[Task requirements]: Put the lines below into a numbered list, leaving out the blank lines.

[Excerpts from a spatial reasoning dataset]:
◇ ◇ ◇ ◇ ◇

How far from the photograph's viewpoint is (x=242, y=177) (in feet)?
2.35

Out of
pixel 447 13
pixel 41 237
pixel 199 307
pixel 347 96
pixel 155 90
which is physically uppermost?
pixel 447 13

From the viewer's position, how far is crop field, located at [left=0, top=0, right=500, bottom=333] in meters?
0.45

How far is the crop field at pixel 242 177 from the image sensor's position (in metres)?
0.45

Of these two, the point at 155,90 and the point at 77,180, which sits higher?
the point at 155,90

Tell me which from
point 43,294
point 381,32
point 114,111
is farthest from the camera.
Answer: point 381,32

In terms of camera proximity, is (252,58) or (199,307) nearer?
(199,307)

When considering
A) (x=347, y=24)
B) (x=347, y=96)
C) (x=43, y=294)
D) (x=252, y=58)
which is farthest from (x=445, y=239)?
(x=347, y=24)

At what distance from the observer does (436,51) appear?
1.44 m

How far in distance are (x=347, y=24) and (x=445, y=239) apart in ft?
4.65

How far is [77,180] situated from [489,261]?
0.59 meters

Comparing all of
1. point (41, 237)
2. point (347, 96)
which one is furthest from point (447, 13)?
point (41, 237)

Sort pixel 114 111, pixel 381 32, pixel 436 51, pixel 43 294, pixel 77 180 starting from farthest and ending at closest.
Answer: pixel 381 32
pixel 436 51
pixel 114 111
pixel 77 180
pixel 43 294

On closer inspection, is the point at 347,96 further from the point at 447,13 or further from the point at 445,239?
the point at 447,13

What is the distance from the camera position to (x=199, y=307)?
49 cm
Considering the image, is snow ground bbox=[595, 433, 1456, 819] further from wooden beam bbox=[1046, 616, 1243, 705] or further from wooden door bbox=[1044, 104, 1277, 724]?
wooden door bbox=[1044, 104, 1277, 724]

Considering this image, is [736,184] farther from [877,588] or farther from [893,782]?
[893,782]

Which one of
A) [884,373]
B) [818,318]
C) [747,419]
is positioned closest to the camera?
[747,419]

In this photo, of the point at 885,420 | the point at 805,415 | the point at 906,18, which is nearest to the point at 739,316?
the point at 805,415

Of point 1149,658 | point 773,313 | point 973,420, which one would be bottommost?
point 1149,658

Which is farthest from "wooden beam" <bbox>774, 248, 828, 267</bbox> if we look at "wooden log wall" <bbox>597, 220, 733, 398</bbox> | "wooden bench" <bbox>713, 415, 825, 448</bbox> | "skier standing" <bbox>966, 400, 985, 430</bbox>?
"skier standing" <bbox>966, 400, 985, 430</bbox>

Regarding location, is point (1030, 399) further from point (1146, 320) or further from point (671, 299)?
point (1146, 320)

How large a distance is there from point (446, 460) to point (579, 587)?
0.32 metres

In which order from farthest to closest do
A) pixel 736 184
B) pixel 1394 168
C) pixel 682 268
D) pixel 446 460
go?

◇ ◇ ◇ ◇ ◇

[Full answer]:
1. How far from the photograph's viewpoint is (x=242, y=177) (in feet)?
2. 2.35
3. Out of
4. pixel 447 13
5. pixel 41 237
6. pixel 199 307
7. pixel 347 96
8. pixel 155 90
9. which is physically uppermost?
10. pixel 447 13
11. From the viewer's position, how far is crop field, located at [left=0, top=0, right=500, bottom=333] in meters?
12. 0.45
13. How far is the crop field at pixel 242 177 from the image sensor's position (in metres)?
14. 0.45
15. Of these two, the point at 155,90 and the point at 77,180, which sits higher?
16. the point at 155,90
17. Tell me which from
18. point 43,294
19. point 381,32
20. point 114,111
21. is farthest from the camera.
22. Answer: point 381,32
23. In terms of camera proximity, is (252,58) or (199,307) nearer?
24. (199,307)
25. When considering
26. A) (x=347, y=24)
27. B) (x=347, y=96)
28. C) (x=43, y=294)
29. D) (x=252, y=58)
30. which is farthest from (x=445, y=239)?
31. (x=347, y=24)
32. At what distance from the observer does (436,51) appear?
33. 1.44 m
34. How far in distance are (x=347, y=24) and (x=445, y=239) apart in ft?
35. 4.65
36. How far is [77,180] situated from [489,261]?
37. 0.59 meters
38. Comparing all of
39. 1. point (41, 237)
40. 2. point (347, 96)
41. which one is furthest from point (447, 13)?
42. point (41, 237)
43. Sort pixel 114 111, pixel 381 32, pixel 436 51, pixel 43 294, pixel 77 180 starting from farthest and ending at closest.
44. Answer: pixel 381 32
45. pixel 436 51
46. pixel 114 111
47. pixel 77 180
48. pixel 43 294
49. On closer inspection, is the point at 347,96 further from the point at 447,13 or further from the point at 445,239?
50. the point at 447,13
51. What is the distance from the camera position to (x=199, y=307)?
52. 49 cm
53. Considering the image, is snow ground bbox=[595, 433, 1456, 819] further from wooden beam bbox=[1046, 616, 1243, 705] or further from wooden door bbox=[1044, 104, 1277, 724]?
54. wooden door bbox=[1044, 104, 1277, 724]
55. Considering this image, is [736,184] farther from [877,588] or farther from [893,782]?
56. [893,782]
57. Which one of
58. A) [884,373]
59. B) [818,318]
60. C) [747,419]
61. is positioned closest to the camera?
62. [747,419]
63. In this photo, of the point at 885,420 | the point at 805,415 | the point at 906,18, which is nearest to the point at 739,316?
64. the point at 805,415
65. Of point 1149,658 | point 773,313 | point 973,420, which one would be bottommost?
66. point 1149,658
67. Which is farthest from "wooden beam" <bbox>774, 248, 828, 267</bbox> if we look at "wooden log wall" <bbox>597, 220, 733, 398</bbox> | "wooden bench" <bbox>713, 415, 825, 448</bbox> | "skier standing" <bbox>966, 400, 985, 430</bbox>?
68. "skier standing" <bbox>966, 400, 985, 430</bbox>
69. Regarding location, is point (1030, 399) further from point (1146, 320) or further from point (671, 299)?
70. point (1146, 320)
71. How large a distance is there from point (446, 460) to point (579, 587)?
72. 0.32 metres
73. In which order from farthest to closest do
74. A) pixel 736 184
75. B) pixel 1394 168
76. C) pixel 682 268
77. D) pixel 446 460
78. go?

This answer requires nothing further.